What is expected:
Leave the images out and write out each entry exactly as shown.

Saved data entries:
>>>
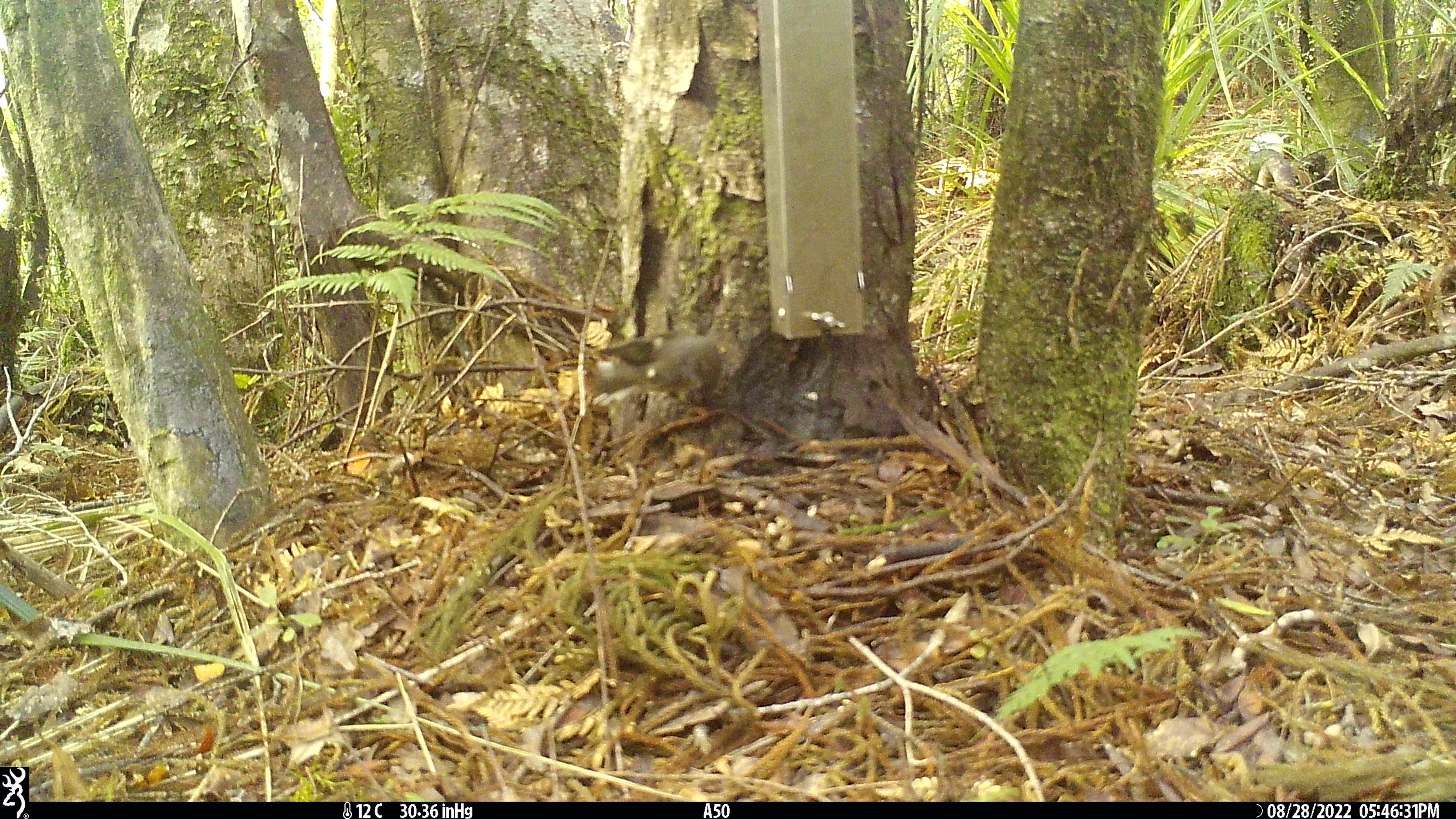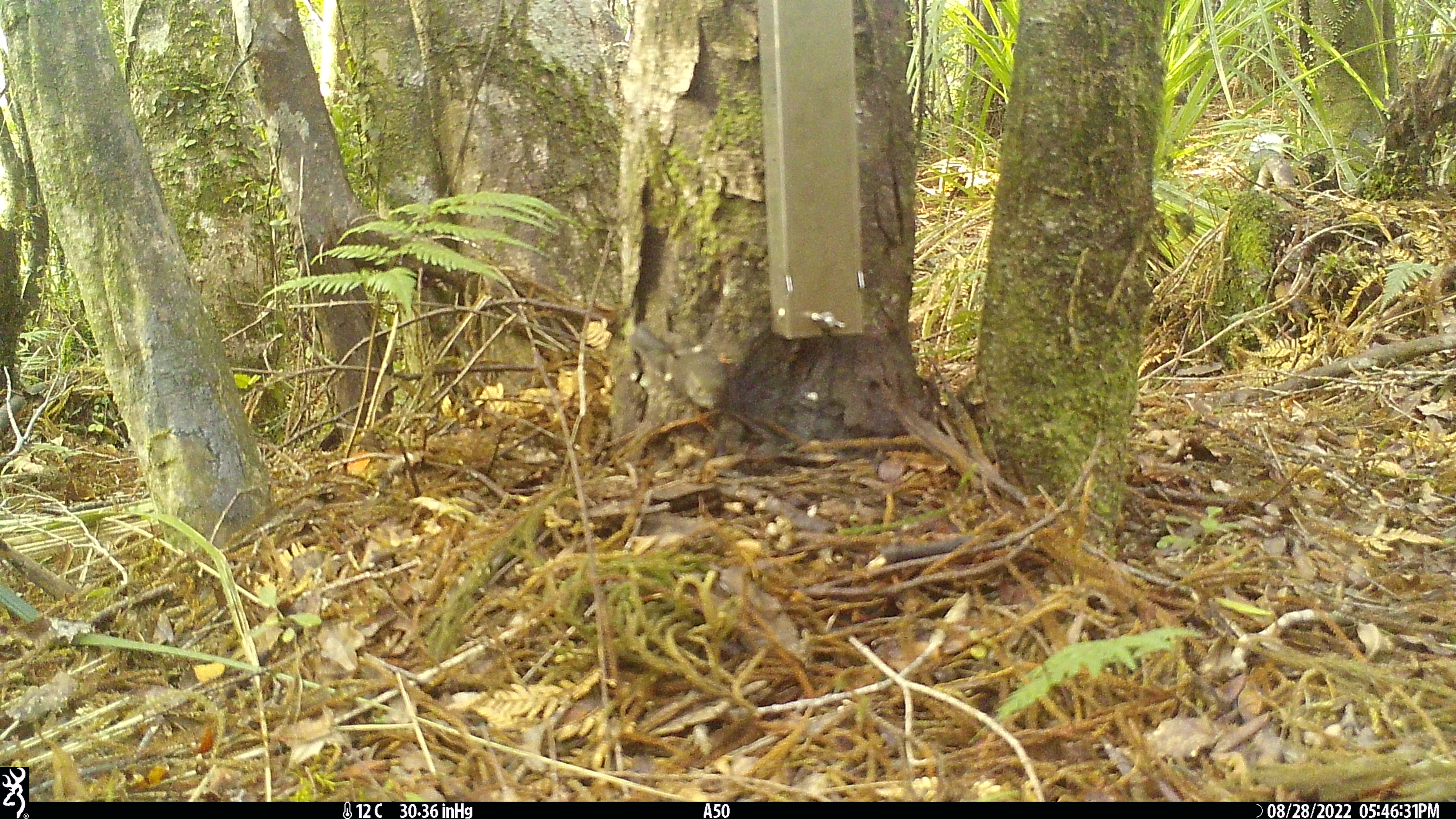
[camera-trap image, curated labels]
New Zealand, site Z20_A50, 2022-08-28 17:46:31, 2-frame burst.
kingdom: Animalia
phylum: Chordata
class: Aves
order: Passeriformes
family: Petroicidae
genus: Petroica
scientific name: Petroica macrocephala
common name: tomtit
Tomtit (Petroica macrocephala).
<<<
Your solution:
[camera-trap image, curated labels]
New Zealand, site Z20_A50, 2022-08-28 17:46:31, 2-frame burst.
kingdom: Animalia
phylum: Chordata
class: Aves
order: Passeriformes
family: Petroicidae
genus: Petroica
scientific name: Petroica macrocephala
common name: tomtit
Tomtit (Petroica macrocephala).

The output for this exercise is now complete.